“Peste”, c’est un grand mot, mais j’ai voulu tenter le titre accrocheur. Par contre, “malades”, ça c’est vrai. L’huître souffre. Certes cela ne lui fait point bobo puisqu’elle ne dispose pas d’un système nerveux central lui permettant de s’exprimer comme vous et moi par des “aïe !” de douleur, mais elle souffre néanmoins. Ou plutôt ses petits : les minuscules bébés huîtres que dans le jargon on appelle “naissains”.
Celui qui crie “aïe !”, c’est l’ostréiculteur. Et ça fait un moment que ça dure. Du coup, 300 ostréiculteurs sont aujourd’hui montés à la capitale pour pousser un coup de gueule, parce-que ça commence à bien faire ces naissains qui meurent, jusqu’à 100% d’un stock parfois. Nos amis ostréiculteurs voudraient donc que les pouvoirs publics se remuent le popotin pour activer la recherche sur le sujet et accessoirement identifier et punir comme il se doit les responsables de ces décès.

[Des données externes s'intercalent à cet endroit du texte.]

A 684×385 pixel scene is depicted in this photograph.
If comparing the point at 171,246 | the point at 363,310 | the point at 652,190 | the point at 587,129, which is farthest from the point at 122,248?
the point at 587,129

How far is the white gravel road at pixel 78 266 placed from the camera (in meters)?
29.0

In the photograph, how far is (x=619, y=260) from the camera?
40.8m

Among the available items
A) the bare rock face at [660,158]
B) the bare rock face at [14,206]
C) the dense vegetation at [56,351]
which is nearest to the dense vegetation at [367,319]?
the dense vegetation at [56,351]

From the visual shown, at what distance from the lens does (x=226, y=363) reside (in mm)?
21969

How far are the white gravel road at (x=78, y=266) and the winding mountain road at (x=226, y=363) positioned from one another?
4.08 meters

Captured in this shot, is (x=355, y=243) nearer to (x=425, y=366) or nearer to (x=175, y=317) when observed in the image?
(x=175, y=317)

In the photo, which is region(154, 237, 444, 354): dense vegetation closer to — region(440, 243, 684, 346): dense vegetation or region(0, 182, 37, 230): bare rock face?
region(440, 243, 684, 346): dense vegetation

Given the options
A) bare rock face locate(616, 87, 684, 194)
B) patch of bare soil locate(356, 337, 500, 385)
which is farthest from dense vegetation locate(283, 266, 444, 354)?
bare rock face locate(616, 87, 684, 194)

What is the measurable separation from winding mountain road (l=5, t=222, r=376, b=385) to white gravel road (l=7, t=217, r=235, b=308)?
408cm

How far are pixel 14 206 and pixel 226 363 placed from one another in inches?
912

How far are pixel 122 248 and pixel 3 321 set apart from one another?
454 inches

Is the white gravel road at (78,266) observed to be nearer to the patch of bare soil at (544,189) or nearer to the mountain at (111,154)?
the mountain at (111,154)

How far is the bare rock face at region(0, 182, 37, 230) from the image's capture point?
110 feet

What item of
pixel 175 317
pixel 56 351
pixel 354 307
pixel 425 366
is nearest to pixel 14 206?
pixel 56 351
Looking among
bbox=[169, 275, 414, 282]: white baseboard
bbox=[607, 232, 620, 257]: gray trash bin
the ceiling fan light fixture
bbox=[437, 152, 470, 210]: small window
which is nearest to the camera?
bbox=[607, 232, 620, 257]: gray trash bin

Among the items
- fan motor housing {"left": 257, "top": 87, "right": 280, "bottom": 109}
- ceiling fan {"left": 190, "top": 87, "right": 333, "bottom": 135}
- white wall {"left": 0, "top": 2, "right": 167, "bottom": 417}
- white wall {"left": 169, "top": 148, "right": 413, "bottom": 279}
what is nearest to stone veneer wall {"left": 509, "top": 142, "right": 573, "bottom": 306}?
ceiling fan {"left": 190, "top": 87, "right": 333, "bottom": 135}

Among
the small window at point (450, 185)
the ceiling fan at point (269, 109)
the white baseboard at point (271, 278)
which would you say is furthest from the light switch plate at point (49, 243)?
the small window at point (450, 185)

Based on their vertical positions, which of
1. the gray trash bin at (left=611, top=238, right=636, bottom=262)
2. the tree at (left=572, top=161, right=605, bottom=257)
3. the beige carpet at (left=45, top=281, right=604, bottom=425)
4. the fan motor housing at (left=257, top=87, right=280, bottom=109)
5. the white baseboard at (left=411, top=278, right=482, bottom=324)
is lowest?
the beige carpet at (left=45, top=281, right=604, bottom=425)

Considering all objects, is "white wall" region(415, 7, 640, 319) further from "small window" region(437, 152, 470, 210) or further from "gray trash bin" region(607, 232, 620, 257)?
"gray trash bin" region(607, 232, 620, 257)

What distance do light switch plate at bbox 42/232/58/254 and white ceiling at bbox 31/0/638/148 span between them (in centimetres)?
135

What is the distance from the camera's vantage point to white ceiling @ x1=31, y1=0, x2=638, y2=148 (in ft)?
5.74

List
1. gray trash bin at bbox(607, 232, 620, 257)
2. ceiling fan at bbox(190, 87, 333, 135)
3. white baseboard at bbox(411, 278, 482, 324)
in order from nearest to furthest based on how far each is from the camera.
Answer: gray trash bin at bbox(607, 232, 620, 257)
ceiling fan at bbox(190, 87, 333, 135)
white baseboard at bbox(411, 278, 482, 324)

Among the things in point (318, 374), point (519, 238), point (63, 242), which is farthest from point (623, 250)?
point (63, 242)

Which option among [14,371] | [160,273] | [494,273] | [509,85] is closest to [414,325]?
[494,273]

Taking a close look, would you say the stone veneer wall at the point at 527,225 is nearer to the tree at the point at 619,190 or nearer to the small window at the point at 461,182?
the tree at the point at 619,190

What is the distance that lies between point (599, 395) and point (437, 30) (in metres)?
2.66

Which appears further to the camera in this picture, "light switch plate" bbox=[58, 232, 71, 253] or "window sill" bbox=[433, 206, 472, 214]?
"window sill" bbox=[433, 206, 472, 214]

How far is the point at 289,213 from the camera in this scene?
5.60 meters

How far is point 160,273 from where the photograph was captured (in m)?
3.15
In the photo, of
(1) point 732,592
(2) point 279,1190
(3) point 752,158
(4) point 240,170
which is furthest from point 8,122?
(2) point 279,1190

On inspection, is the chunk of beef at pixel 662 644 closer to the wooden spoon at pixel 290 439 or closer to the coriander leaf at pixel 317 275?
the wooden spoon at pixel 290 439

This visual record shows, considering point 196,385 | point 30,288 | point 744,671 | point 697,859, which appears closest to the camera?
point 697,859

Sortez le goudron et les plumes ! Parmi les coupables désignés, j’entendais ce midi sur Inter le nom d’un organisme pourtant fort sérieux : l’IFREMER. Les uns l’accusent de ne pas mener les recherches qui s’imposent, d’autres envisagent carrément que l’institut en question ait pu, involontairement, empoisonner les bébêtes. J’entendais aussi, il y a un peu plus longtemps et je ne sais plus bien où, que la cause de cette surmortalité des bébés huîtres, très marquée depuis trois ans maintenant, serait liée à l’implantation déjà ancienne d’une huître OGM (dite “huître des quatre saisons” parce-qu’elle ne fait pas de “lait”, même dans les mois qui ne sont pas “en R”), plus fragile que ses consœurs. Honnêtement, mon faible bagage scientifique ne me permet pas de trancher.
Par contre, des infos traînent un peu sur le net : cette surmortalité serait ainsi plus ancienne qu’on le dit, même si elle est particulièrement marquée depuis 2007-2008. Depuis 1991, des stocks entiers ont ainsi été décimés par une bactérie apparemment bien identifiée, mais dont l’origine reste encore floue. En ce qui concerne la vague de surmortalité actuelle, elle se caractérise par la très grande rapidité du phénomène : en deux jours, la bête est morte, et ce quelle que soit la région de la zone d’élevage. Le fait d’élever les huîtres dans des claires (anciennes salines aujourd’hui utilisées comme bassins d’élevage dans la région de Marennes-Oléron) les protègerait peut-être mieux que l’élevage en pleine mer, mais les études menées par l’IFREMER restent vagues, beaucoup d’éléments se contredisant. Le lieu où ont éclos les œufs pourrait avoir une incidence, or une large partie des naissains français sont fabriqués, si je puis m’exprimer ainsi, dans le Bassin d’Arcachon. Ça la fout mal pour l’image de la région, mais c’est une réalité. Les pics de mortalité sont généralement associés à une hausse des températures de l’eau de mer, ce qui explique que l’huître meure davantage l’été. A cela enfin s’ajoute l’apport d’eau douce dans les zones d’élevage, chargées en polluants divers : des claires de Marennes trempent dans l’estuaire de la Seudre, le Bassin d’Arcachon reçoit l’eau de plusieurs minuscules cours d’eau et d’un plus gros (la Leyre), originaire des Landes. Un virus pathogène a été identifié ; il est aujourd’hui présent dans la quasi-totalité des lots testés par l’IFREMER, mais est-ce lui et lui seul qui tue les huîtres ?
Bilan à court terme : les huîtres mettent trois ans pour atteindre la taille la plus facile à commercialiser (la taille 3, qui est aujourd’hui la plus vendue). On se dirige donc vers une pénurie pour l’hiver 2010-2011, et un manque à gagner très net pour toute la filière ostréicole. C’est dommage, car les huîtres de Gujan-Mestras, que nous avons achetées dimanche chez mémé (comment ? je ne vous ai jamais parlé de mémé ? c’est pas pooooossssssiiiible !), étaient succulentes (quoiqu’un peu grasses à mon goût, j’ai mis du citron même si je sais bien que c’est péché).